While these are common causes of failures, this list certainly isn’t exhaustive, and there are a number of other reasons that RAID server could fail and the user could experience the potential for the loss of data stored on the system.

Often, when a RAID array fails, the user will attempt to utilize their own techniques to repair the system, including rebooting, repairing the configuration and replacing a failed drive, but frequently, these techniques do not fix the problem, and when conducted by a nonprofessional can actually cause the data to become permanently irretrievable because further damage is incurred. When someone without the proper tools and training tries to rebuild a RAID array by switching out the hard drives or replacing the controller, the result can be very detrimental to the parity and striping of the array, which will render all data permanently lost.

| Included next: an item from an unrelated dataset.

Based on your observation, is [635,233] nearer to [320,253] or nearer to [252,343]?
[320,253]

RAID repair should be performed only by trained and experienced data recovery technicians. The first step that will likely be performed by technicians will include a full diagnostic exam of the array, including taking sector-by-sector images of the drives. The data recovery engineers will then move onto rebuilding the array, and after the rebuild, the data will likely to be saved and tested, to ensure that it has maintained its integrity throughout the repair process.

RAID data recovery is a particularly complicated process, because RAID arrays are manufactured by a variety of companies, and in many circumstances feature different data layouts. In order to be effective in the RAID repair and recovery process, it’s necessary that technicians possess comprehensive knowledge of the configuration of RAID arrays at multiple levels, including at the hardware, firmware and software levels.

RAID server repair and data recovery typically can’t be conducted at standard computer repair shops, because it does require a specialised level of knowledge, as well as the proper tools, techniques and environment. A data recovery service can not only initialize and rebuild a new array, but can also work to get back your valuable data that could have otherwise been lost forever.